Example: Pseudo-Code

In practice, an MCP client library will handle the JSON-RPC calls. Here’s a pseudo-code sketch of how a developer might send a query through MCP:

# Prepare structured context for the model
mcp_payload = {
"version": "1.0",
"system": "You are a helpful assistant.",
"inputs": { "user_message": "Who won the game last night?" },
"tools": [
{"name": "sports_api", "description": "Retrieve latest sports scores."}
],
"memory": {"favorite_team": "Lakers"}
}

# Use an MCP client to invoke the "answer" method with this context
response = mcp_client.send_request("answer", mcp_payload)

print(response["answer"])

In this example, the MCP client would translate mcp_payload into the final prompt sent to the LLM (including fetching any needed data via the sports_api tool). The exact method names and fields depend on the MCP schema, but the key idea is that the context stays structured and separate until the last step.

Conclusion

For developers building on LLMs like ChatGPT or Claude, the Model Context Protocol offers a more rigorous and modular way to handle prompts.

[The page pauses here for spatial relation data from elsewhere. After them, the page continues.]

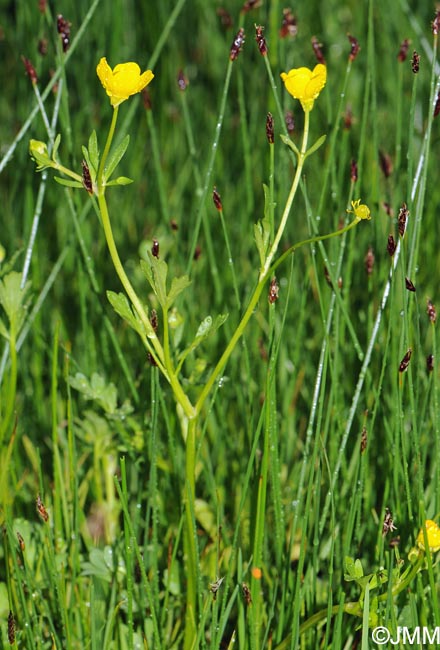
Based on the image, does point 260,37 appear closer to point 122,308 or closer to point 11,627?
point 122,308

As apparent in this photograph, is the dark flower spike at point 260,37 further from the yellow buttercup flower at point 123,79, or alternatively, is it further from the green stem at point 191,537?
the green stem at point 191,537

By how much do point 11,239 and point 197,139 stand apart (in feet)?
1.98

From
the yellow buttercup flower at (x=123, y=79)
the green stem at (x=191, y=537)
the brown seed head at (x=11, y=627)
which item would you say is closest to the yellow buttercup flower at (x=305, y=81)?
the yellow buttercup flower at (x=123, y=79)

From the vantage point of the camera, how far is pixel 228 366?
149 cm

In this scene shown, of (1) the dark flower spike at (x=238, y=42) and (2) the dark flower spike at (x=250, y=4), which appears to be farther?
(2) the dark flower spike at (x=250, y=4)

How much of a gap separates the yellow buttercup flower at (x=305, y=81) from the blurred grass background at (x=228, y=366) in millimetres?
228

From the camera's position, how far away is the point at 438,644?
98cm

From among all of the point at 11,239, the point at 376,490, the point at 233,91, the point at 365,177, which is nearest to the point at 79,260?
the point at 11,239

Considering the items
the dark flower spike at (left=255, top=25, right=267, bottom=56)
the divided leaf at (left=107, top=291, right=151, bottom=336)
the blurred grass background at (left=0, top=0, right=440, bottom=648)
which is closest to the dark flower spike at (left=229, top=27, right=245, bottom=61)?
the dark flower spike at (left=255, top=25, right=267, bottom=56)

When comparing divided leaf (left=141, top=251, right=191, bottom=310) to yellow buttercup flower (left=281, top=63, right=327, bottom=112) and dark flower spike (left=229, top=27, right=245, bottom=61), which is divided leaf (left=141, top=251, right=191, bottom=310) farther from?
dark flower spike (left=229, top=27, right=245, bottom=61)

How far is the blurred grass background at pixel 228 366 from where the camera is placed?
1070mm

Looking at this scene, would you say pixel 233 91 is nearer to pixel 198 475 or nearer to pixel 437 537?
pixel 198 475

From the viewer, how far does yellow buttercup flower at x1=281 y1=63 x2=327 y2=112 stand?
89 cm

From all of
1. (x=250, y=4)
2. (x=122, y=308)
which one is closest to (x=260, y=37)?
(x=122, y=308)
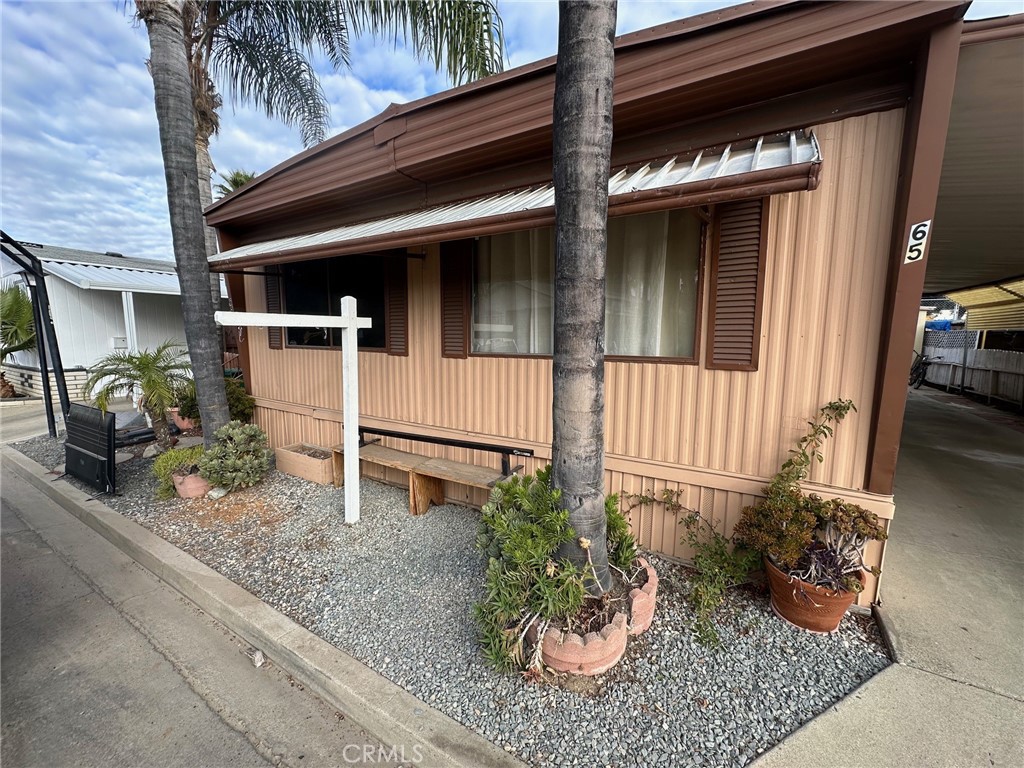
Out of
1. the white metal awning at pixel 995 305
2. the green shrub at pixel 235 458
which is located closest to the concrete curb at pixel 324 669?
the green shrub at pixel 235 458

By standardizing how system directives, user queries, tool invocations, and memory are packaged, MCP makes LLM-based apps easier to develop, test, and maintain. It also future-proofs integrations: as new data sources or models emerge, an MCP-compliant host can immediately connect to any MCP-compliant server. In essence, MCP turns the context windows of LLMs into a well-defined data contract, leading to AI agents that are more stateful, consistent, and interoperable. For developers, this means focusing on what the AI should do rather than how to wire together its data and tools – much like how APIs abstract away the plumbing under the hood.